S. 63° W. 2 miles to a point on the Stard. Side passing under high Moun-
tainious Country    Som low Islands opposit at about 3 miles
3 Inds. in a Canoe over took us
S. 60° W. 6 miles to Cape 〈disappointment〉 [1] Swells on the Stard Side, a
Deep bend to the Stard Side    high country on both Sides,
passed an old village 2 Hs. at 1 〈¼〉 mile on an 〈Std.〉 4 houses
at 3 miles and halted to dine at an old village of Several in a
deep bay on the Stard. Side of 5 miles Deep Several arms still
further into the land    Saw great [numbers] of Swan Geese
and Ducks in this Shallow bay, Cloudy and disagreeable all the
Day. Great maney flees at this old village,

R. Fields Killed a goose & 2 Canvis back Ducks [2] in this bay    after Dinner we took the advantage of the returning tide & proceeded on to the 2d point, [3] at which place we found the Swells too high to proceed    we landed and drew our canoes up So as to let the tide leave them. The three Indians after Selling us 4 fish for which we gave Seven Small fishing hooks, and a piece of red Cloth. Some fine rain at intervales all this day.    the Swells Continued high all the evening & we are Compelled to form an Encampment on a Point Scercely room Sufficent for us all to lie Clear of the tide water.    hills high & with a Steep assent, river wide & at this place too Salt to be used for Drink.    we are all wet and disagreeable, as we have been Continually for Severl. days past, we are at a loss 〈to〉 & cannot find out if any Settlement is near the mouth of this river.

The Swells were So high and the Canoes roled in Such a manner as to cause Several to be verry Sick. Reuben fields, Wiser McNeal & the Squar wer of the number


A Cloudy morning Some rain, we did not Set out untill 9 oClock, haveing Changed our Clothing—    proceeded on Close under the Stard. Side, the hills high with Steep assent, Shore boald and rockey Several low Islands in a Deep bend or Bay to the Lard Side, [4] river about 5 or 7 miles wide.    three Indians in a Canoe overtook us, with Salmon to Sell, passed 2 old villages on the Stard. Side and at 3 miles entered a nitch of about 6 miles wide and 5 miles deep with Several Creeks makeing into the Stard Hills, this nitch we found verry Shallow water and Call it the Shallow 〈nitch〉 [NB: Bay] [5]    we came too at the remains of an old village at the bottom of this nitch and dined, here we Saw great numbers of fowl, Sent out 2 men and they killed a Goose and two Canves back Ducks    here we found great numbers of flees which we treated with the greatest caution and distance; after Diner the Indians left us and we took the advantage of a returning tide and proceeded on to the Second point on the Std.    here we found the Swells or waves So high that we thought it imprudent to proceed; we landed unloaded and drew up our Canoes. Some rain all day at intervales; we are all wet and disagreeable, as we have been for Several days past, and our present Situation a verry disagreeable one in as much; as we have not leavel land Sufficient for an encampment and for our baggage to lie Cleare of the tide, the High hills jutting in So Close and Steep that we cannot retreat back, and the water of the river too Salt to be used, added to this the waves are increasing to Such a hight that we cannot move from this place, in this Situation we are compelled to form our Camp between the hite of the Ebb and flood tides, and rase our baggage on logs—    We are not certain as yet if the whites people who trade with those people or from whome they precure ther goods are Stationary at the mouth, or visit this quarter at Stated times for the purpose of trafick &c. [6]    I believe the latter to be the most probable conjucture—    The Seas roled and tossed the Canoes in Such a manner this evening that Several of our party were Sea Sick.
★ ★ ★ ★ ★
Exercise 1:
In the river journal above, answer each question:
(a) What did the party give the three Indians in exchange for 4 fish?
(b) At what hour did the party set out on the cloudy morning?
(c) How wide and how deep was the nitch the party entered at 3 miles?
Exercise 2:
Can you write the next part of the river journal, picking up right after its final sentence?

Dataset:
★ ★ ★ ★ ★
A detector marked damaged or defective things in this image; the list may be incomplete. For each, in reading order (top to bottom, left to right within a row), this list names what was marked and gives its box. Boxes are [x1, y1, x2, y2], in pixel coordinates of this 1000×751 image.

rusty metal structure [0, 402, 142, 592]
★ ★ ★ ★ ★
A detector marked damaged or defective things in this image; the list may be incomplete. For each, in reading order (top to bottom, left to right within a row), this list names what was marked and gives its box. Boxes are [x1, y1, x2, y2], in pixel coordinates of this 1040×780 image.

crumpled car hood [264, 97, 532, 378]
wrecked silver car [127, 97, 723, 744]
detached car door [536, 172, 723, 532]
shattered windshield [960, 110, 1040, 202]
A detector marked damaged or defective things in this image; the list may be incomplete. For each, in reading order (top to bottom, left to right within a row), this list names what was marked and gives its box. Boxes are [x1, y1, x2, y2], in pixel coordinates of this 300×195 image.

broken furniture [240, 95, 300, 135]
★ ★ ★ ★ ★
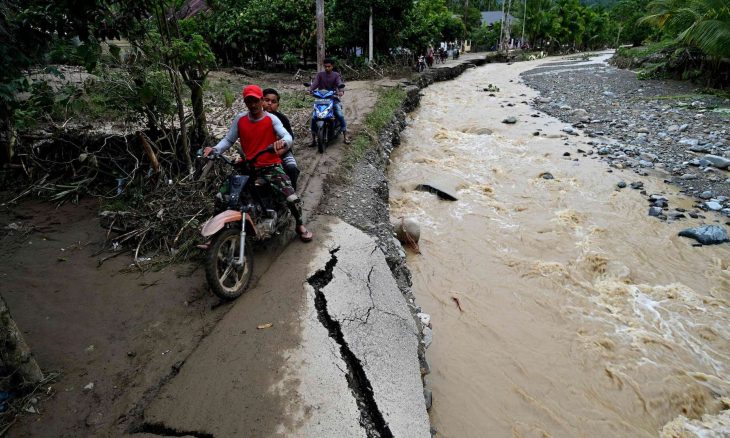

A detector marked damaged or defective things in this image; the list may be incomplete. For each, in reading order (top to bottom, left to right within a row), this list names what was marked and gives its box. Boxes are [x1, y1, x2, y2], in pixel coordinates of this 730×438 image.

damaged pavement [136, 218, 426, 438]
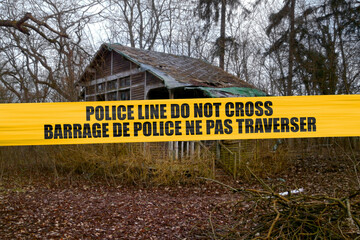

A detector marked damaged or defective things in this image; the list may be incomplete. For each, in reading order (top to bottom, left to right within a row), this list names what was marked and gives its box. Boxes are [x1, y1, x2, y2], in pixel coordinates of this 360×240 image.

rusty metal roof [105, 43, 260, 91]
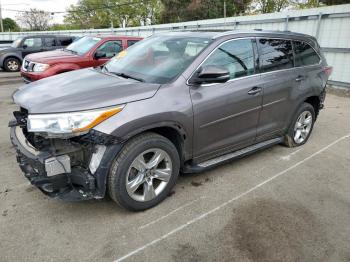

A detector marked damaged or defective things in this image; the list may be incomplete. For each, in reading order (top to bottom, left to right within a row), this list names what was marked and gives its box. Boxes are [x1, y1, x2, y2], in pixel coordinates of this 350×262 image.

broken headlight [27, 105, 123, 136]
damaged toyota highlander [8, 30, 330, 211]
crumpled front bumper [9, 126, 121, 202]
★ ★ ★ ★ ★
Written reply 1:
(a) Seven small fishing hooks and a piece of red cloth.
(b) 9 o'clock.
(c) About 6 miles wide and 5 miles deep.

Written reply 2:
Friday 8th Nov. 1805.    a Cloudy morning.    we Set out as usal.    the waves high    tossed us abt.    passed round a point in to a bay which we Call Shallow bay [7] where the River is 5 or 6 miles wide    we can See along distance a head    we expect we can See the mo. of the Columbian River.    we but it appears a long distance off.    we halted in the Shallow bay at some old Indian Camps to dine.    the Swan and geese are verry pleanty in this bay. Some of the party killed Several ducks &C.    we then proceeded on    an Indian Canoe and Several Indians in met us    we bought Several fresh fish from them.    the waves roled So high that we were obledged to land on the Same Shore Stard. Side and took great pains to keep the canoes from filling with water.    the River water is gitting so brackish that we cannot drink of it at full tide.    the evening rainy.—


Friday 8th.    We embarked early. The morning was cloudy, and there was a hard wind from the east. We went about 5 miles and came to a bay 12 or 14 miles wide. We had to coast round it, as the wind raised the waves so high we could go no other way. We halted and dined at a point on the north side of the bay, where a small river comes in. [8] We again proceeded on coasting, till we came to a point of land where the bay becomes much narrower; and the water quite salt. The waves here ran so high we were obliged to lie to, and let the tide leave our canoes on dry ground. This point we called Cape Swell; [9] and the bay above, Shallow Bay, as there is no great depth of water. In crossing the bay when the tide was out, some of our men got sea sick, the swells were so great. In it there are a great many swans, geese, ducks and other water fowls. The whole of this day was wet and disagreeable; and the distance we made in a straight line, was not more than 9 miles; though the distance we coasted was above 20 miles.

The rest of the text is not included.